### What this task involves
Substitute "grass verge" for every occurrence of "green lawn strip" in the rows below. Reproduce all rows with nothing else altered.

### Input data
____________________

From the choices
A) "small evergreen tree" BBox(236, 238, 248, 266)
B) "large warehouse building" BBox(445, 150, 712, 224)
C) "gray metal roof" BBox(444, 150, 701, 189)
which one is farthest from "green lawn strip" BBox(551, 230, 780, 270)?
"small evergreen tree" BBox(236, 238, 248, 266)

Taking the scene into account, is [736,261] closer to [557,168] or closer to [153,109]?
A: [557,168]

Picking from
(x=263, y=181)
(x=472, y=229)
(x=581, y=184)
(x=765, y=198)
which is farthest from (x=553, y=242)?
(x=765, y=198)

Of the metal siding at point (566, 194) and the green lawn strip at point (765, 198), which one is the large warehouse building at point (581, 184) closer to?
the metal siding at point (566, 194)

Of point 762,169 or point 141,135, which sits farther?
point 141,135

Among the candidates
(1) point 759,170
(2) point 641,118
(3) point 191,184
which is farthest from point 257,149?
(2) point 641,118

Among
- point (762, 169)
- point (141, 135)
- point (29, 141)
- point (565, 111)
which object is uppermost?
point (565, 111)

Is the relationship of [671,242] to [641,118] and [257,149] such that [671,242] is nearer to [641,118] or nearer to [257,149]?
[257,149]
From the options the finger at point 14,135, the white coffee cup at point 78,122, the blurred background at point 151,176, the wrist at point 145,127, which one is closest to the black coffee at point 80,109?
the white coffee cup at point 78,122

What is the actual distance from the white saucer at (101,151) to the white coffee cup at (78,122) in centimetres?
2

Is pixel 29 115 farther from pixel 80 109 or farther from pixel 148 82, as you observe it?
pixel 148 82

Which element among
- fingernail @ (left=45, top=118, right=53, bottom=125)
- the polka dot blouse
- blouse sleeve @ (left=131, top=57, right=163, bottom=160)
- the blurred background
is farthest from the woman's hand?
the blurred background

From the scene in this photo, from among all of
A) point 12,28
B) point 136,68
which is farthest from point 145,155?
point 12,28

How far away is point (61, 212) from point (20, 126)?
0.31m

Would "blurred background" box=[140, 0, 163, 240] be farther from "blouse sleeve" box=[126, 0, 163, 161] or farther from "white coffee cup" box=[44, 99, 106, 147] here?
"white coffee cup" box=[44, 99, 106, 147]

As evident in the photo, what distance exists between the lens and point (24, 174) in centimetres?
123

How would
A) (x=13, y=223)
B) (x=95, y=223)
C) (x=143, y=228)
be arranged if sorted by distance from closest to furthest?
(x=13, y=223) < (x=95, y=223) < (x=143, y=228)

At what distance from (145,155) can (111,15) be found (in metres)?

____________________

### Completed exercise
From the choices
A) "small evergreen tree" BBox(236, 238, 248, 266)
B) "large warehouse building" BBox(445, 150, 712, 224)
C) "gray metal roof" BBox(444, 150, 701, 189)
which one is farthest from "grass verge" BBox(551, 230, 780, 270)?
"small evergreen tree" BBox(236, 238, 248, 266)

Taking the scene into account, is [736,261] closer to [557,168] or closer to [153,109]?
A: [557,168]

Picking from
(x=263, y=181)
(x=472, y=229)
(x=581, y=184)
(x=765, y=198)
which is farthest from (x=553, y=242)?
(x=765, y=198)

Of the metal siding at point (566, 194) and the grass verge at point (765, 198), which one is the large warehouse building at point (581, 184) closer to?
the metal siding at point (566, 194)

Of point 762,169 or point 141,135, which sits farther?
point 141,135

Among the candidates
(1) point 759,170
(2) point 641,118
(3) point 191,184
which is farthest from point 257,149?
(2) point 641,118

Among
- point (762, 169)
- point (141, 135)
- point (29, 141)
- point (565, 111)
which object is uppermost?
point (565, 111)

Is the relationship of [671,242] to [641,118] and [257,149] such that [671,242] is nearer to [641,118] or nearer to [257,149]?
[257,149]
From the options the finger at point 14,135, the white coffee cup at point 78,122, the blurred background at point 151,176, the wrist at point 145,127, which one is closest to the black coffee at point 80,109?
the white coffee cup at point 78,122

What is the actual distance from the white saucer at (101,151) to the white coffee cup at (78,122) in centimetres?
2

Is pixel 29 115 farther from pixel 80 109 or farther from pixel 148 82, as you observe it?
pixel 148 82

Which element among
- fingernail @ (left=45, top=118, right=53, bottom=125)
- the polka dot blouse
- blouse sleeve @ (left=131, top=57, right=163, bottom=160)
- the blurred background
is farthest from the woman's hand?
the blurred background

From the scene in this photo, from among all of
A) point 12,28
B) point 136,68
which is farthest from point 145,155?
point 12,28

How far away is point (61, 212) from point (20, 126)?
0.31m

Would "blurred background" box=[140, 0, 163, 240] be farther from "blouse sleeve" box=[126, 0, 163, 161] or farther from "white coffee cup" box=[44, 99, 106, 147] here?
"white coffee cup" box=[44, 99, 106, 147]

As evident in the photo, what distance exists between the lens and point (24, 174) in centimetres?
123

How would
A) (x=13, y=223)
B) (x=95, y=223)
C) (x=143, y=228)
be arranged if sorted by distance from closest to furthest?
(x=13, y=223) < (x=95, y=223) < (x=143, y=228)

At what distance from (145,155) can (111,15) be found (in metres)?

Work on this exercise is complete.